You sure that's not Coke and aspirin?! That would have been my guess if I hadn't seen that beautiful pour. Made me want a coffee just watching, though at midnight with a 45min warm up time and bad insomnia, perhaps not. So did you make that PF naked from the one-spouter in the box? Nice job!


----------



## icnoble (Nov 25, 2014)

A beautiful sight


----------



## tocateclas (Nov 29, 2014)

Are you using the Bezzera basket? I'm a Bezzera Unica owner for about three weeks and I have an issue with grind residues in cup. I'm charging 14g in the double basket. If I have a 20-25 seconds flow, I'm getting quite a lot of fines. If I grind coarser, less fines but under extracted coffee... The coffee puck uses to be not as dry as I'd like, which I understand is caused by a too fine grind and not enough coffee (?). My grinder is an Eureka Mignon.

Thanks


----------



## garydyke1 (Mar 9, 2011)

Your problem is not unique to the machine you have. Try 15.5-16g dose and go coarser to maintain desirable flow rate, see how it tastes.

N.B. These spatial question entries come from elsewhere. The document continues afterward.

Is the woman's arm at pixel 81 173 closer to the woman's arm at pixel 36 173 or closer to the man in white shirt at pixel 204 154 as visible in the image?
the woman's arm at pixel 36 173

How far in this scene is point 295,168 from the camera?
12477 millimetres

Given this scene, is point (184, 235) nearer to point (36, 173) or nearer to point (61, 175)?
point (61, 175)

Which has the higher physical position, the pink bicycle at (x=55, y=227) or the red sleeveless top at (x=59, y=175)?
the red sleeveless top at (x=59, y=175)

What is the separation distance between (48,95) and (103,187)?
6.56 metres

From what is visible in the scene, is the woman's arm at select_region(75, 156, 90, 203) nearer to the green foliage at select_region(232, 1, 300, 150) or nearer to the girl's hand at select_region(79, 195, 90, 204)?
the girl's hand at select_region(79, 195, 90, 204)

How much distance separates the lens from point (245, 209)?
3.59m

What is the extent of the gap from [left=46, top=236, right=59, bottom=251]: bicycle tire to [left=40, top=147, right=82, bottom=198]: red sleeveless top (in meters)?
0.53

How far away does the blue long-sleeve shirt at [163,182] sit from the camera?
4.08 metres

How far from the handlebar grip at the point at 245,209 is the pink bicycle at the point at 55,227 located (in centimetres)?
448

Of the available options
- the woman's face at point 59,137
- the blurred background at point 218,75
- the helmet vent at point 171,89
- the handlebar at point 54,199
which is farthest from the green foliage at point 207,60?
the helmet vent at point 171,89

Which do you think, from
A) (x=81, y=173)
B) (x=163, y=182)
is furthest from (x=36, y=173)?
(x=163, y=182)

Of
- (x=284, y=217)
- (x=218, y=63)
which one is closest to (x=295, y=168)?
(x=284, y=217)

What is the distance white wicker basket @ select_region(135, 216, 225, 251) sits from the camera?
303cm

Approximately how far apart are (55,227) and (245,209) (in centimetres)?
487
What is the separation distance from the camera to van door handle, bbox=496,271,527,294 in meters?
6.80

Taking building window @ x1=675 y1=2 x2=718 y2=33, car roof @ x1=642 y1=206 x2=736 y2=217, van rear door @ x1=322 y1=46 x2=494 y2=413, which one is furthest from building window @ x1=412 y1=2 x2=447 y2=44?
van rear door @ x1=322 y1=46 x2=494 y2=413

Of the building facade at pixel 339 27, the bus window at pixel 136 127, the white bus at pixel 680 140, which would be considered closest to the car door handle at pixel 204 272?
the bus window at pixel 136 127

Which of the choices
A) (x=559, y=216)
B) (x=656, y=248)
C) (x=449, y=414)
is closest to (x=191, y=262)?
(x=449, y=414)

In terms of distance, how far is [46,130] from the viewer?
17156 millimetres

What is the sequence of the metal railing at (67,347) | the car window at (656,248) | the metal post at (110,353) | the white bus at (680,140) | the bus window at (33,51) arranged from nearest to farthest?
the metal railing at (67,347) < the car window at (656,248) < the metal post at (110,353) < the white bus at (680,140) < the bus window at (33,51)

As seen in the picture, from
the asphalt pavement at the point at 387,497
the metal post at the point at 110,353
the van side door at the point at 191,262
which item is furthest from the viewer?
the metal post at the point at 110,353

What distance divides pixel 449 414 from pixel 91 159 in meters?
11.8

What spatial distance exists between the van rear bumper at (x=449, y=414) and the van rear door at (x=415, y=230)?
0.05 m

There will always be the odd fine at the bottom of the cup, this is espresso after all : )


----------



## tocateclas (Nov 29, 2014)

garydyke1 said:


> Your problem is not unique to the machine you have. Try 15.5-16g dose and go coarser to maintain desirable flow rate, see how it tastes.
> 
> There will always be the odd fine at the bottom of the cup, this is espresso after all : )


I tried to charge more than 15 grams and that seems to mess quite a lot the shower. Anyway I'll keep trying overdosing as you say, maybe I'll need to tamp harder.

The odd fine is not a problem for me!

I'm buying a IMS filter because it is supossed to minimize this issue. And because it is fun to try!


----------



## garydyke1 (Mar 9, 2011)

15g isn't over-dosing really. Tamp is irrelevant , the coffee will bloom and swell when immersed in hot water .

Thats why you flush screens in between shots


----------



## tocateclas (Nov 29, 2014)

Thanks again, I'll keep trying!

Sometimes I get a cup like this...


----------



## garydyke1 (Mar 9, 2011)

Wow that's a v v dark roast


----------